Your goal
Among the records below, find the line that has "Researchers developed a"; from there, give the lines again exactly, and stop after the line that has "The researchers tracked".

+ + + +

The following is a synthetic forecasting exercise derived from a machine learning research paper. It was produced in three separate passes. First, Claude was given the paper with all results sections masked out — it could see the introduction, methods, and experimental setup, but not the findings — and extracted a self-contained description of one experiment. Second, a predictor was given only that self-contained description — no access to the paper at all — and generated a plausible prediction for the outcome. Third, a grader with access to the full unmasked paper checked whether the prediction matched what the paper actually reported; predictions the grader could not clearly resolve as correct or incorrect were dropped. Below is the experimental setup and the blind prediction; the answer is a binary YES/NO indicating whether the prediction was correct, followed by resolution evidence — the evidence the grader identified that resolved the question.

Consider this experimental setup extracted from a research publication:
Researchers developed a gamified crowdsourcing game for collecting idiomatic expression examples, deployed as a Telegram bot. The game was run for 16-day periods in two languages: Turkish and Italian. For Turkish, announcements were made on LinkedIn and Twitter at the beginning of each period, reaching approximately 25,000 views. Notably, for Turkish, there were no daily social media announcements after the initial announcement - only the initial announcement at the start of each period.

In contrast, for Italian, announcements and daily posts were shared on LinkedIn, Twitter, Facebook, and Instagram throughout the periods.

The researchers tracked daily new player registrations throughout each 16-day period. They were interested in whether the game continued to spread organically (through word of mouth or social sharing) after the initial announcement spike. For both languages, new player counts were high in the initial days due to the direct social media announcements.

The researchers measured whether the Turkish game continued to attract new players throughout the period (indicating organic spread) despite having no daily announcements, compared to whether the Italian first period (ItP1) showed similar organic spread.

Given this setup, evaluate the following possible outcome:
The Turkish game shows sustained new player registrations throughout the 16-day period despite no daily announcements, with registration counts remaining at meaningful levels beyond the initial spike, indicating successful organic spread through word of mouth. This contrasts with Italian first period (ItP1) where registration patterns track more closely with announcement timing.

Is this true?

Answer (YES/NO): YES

+ + + +

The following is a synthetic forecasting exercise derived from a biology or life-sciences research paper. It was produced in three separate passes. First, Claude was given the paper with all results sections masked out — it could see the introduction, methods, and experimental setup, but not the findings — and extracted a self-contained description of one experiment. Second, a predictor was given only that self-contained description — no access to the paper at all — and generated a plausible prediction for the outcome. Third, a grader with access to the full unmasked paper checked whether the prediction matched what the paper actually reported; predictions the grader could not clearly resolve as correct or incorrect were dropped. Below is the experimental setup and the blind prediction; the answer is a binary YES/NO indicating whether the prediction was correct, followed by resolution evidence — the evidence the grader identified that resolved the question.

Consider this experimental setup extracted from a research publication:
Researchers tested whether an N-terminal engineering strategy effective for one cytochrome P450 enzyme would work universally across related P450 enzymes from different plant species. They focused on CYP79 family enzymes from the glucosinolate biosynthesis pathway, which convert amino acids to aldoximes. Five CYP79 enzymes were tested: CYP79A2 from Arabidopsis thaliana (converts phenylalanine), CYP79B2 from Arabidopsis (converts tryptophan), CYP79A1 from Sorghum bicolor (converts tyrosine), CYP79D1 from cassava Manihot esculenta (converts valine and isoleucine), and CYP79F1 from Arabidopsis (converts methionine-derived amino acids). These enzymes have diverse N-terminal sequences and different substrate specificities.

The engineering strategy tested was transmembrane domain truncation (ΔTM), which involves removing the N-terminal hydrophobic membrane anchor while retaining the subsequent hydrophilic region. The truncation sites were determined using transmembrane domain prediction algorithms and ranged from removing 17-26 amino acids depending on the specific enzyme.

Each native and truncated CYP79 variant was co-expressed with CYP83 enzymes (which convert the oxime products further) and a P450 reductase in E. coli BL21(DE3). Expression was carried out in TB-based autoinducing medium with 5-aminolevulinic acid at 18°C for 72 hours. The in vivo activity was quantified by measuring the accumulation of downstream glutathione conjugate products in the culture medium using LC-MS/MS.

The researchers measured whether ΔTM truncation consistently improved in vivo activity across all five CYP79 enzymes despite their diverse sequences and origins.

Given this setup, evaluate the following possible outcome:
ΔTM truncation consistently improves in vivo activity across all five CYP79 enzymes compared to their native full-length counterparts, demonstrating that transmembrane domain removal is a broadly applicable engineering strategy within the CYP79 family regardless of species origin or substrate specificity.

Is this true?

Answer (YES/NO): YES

+ + + +

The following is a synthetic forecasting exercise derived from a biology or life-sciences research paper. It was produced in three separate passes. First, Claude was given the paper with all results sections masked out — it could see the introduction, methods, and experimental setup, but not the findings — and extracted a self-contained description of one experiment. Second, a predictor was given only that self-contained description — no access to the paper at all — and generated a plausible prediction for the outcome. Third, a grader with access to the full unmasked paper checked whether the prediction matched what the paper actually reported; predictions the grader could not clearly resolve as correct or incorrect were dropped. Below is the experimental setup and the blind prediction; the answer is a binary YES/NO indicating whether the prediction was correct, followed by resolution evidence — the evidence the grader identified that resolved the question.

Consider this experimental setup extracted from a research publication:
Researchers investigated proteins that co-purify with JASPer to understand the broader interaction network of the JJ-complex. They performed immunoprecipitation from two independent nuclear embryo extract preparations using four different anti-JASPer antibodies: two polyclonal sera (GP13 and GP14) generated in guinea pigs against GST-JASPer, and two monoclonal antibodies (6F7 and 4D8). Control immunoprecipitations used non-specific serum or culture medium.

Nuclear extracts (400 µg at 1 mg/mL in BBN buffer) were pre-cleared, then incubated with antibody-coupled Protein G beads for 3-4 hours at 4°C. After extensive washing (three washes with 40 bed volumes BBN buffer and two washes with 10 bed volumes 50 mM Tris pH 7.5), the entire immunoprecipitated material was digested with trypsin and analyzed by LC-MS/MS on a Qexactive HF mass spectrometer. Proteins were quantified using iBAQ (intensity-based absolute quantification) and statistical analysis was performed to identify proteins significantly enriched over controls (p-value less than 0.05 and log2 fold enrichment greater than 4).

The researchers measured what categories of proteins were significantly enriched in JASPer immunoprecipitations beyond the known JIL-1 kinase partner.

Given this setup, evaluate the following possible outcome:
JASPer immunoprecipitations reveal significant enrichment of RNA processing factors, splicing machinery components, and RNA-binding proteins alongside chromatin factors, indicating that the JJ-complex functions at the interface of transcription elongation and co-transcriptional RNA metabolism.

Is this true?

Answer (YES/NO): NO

+ + + +

Result below
Researchers developed a gamified crowdsourcing game for collecting idiomatic expression examples, deployed as a Telegram bot. The game was run for 16-day periods in two languages: Turkish and Italian. For Turkish, announcements were made on LinkedIn and Twitter at the beginning of each period, reaching approximately 25,000 views. Notably, for Turkish, there were no daily social media announcements after the initial announcement - only the initial announcement at the start of each period.

In contrast, for Italian, announcements and daily posts were shared on LinkedIn, Twitter, Facebook, and Instagram throughout the periods.

The researchers tracked daily new player registrations throughout each 16-day period. They were interested in whether the game continued to spread organically (through word of mouth or social sharing) after the initial announcement spike. For both languages, new player counts were high in the initial days due to the direct social media announcements.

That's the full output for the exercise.